Find flaky tests #

A test is flaky if it sometimes passes and sometimes fails on the same UUT under the same conditions. Real flakes hide one of three things: a marginal limit, a measurement that depends on uncontrolled environment, or a race in setup. This recipe walks the operator UI and the parquet store to identify which.

Prerequisites #

A few weeks of accumulated runs in the project's data dir (the retest signal needs repeated UUT serials across sessions to mean anything).
litmus serve running on the bench.

1. Find the suspects in the Metrics → Retest tab #

Open /metrics, click the Retest tab. The chart shows the percentage of unique UUTs that needed more than one attempt to clear the same step, bucketed by period. The table below shows Period / Serials / Retested / Rate / Avg retries.

High retest rates flag flaky tests OR marginal hardware.

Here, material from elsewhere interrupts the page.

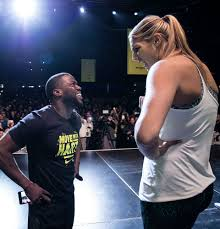 elena delle donne joins kevin hart to move nyc photos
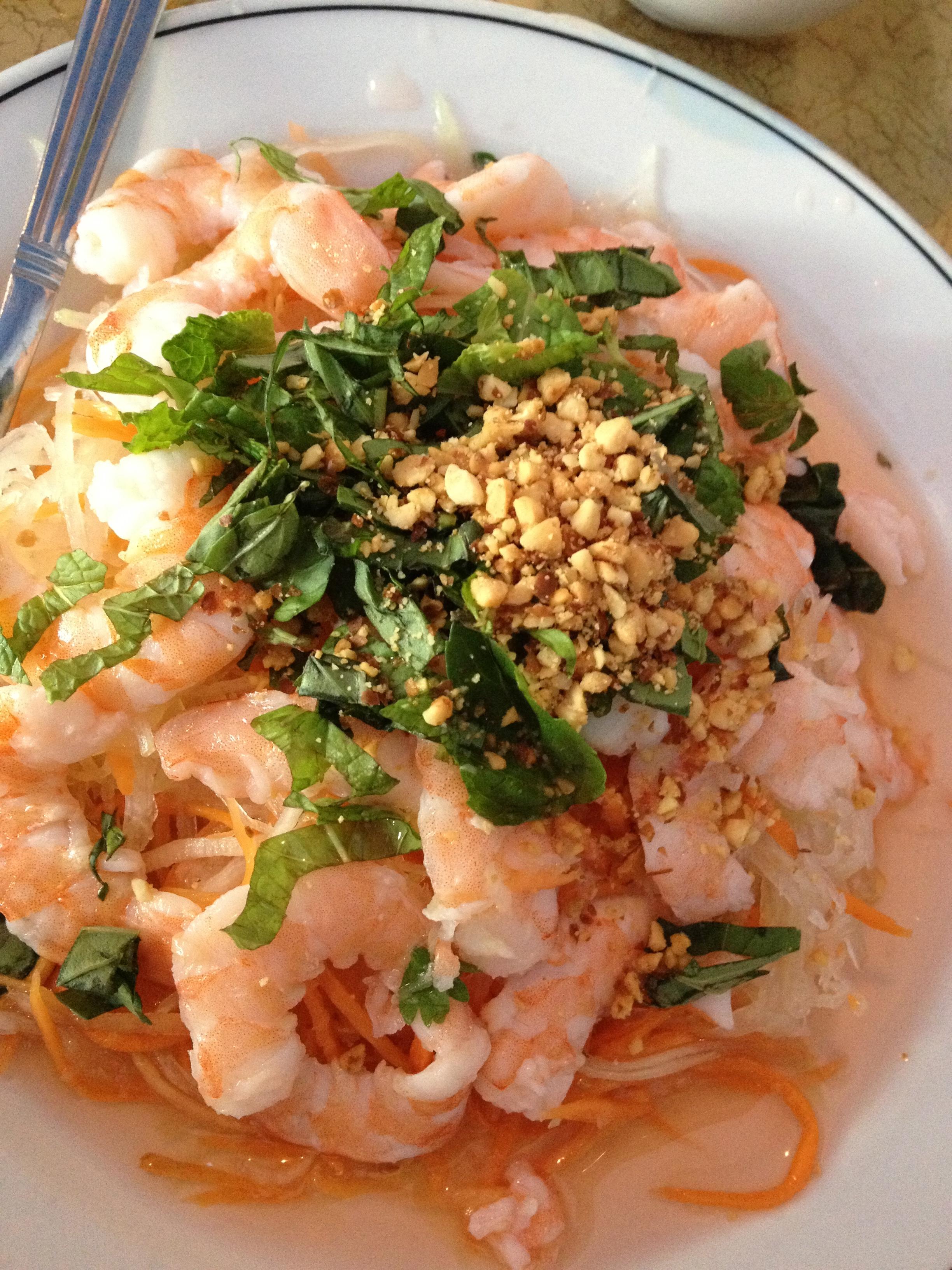 Green papaya salad with shrimp and peanuts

To narrow to "is it the test", filter the same Metrics view by part or station with the filter bar above the tabs and see whether the spike follows the test, the station, or the part.

2. Pin the test that's flaking #

The Retest tab is aggregate; for the specific test, open /results. The list doesn't text-filter by UUT serial, so sort by Started descending and scan the UUT column for one of the affected serials. A flaky test shows up as a serial that has both passed and failed rows in its history without an obvious code change between them.

Click into a failing run. The Results detail step tree shows one row per step, collapsing retries; to see the individual attempts, jump to the parquet query in the next step. Confirm the failing step's measurements table: a borderline value just outside the limit is a marginal limit; a wild value is environment or hardware.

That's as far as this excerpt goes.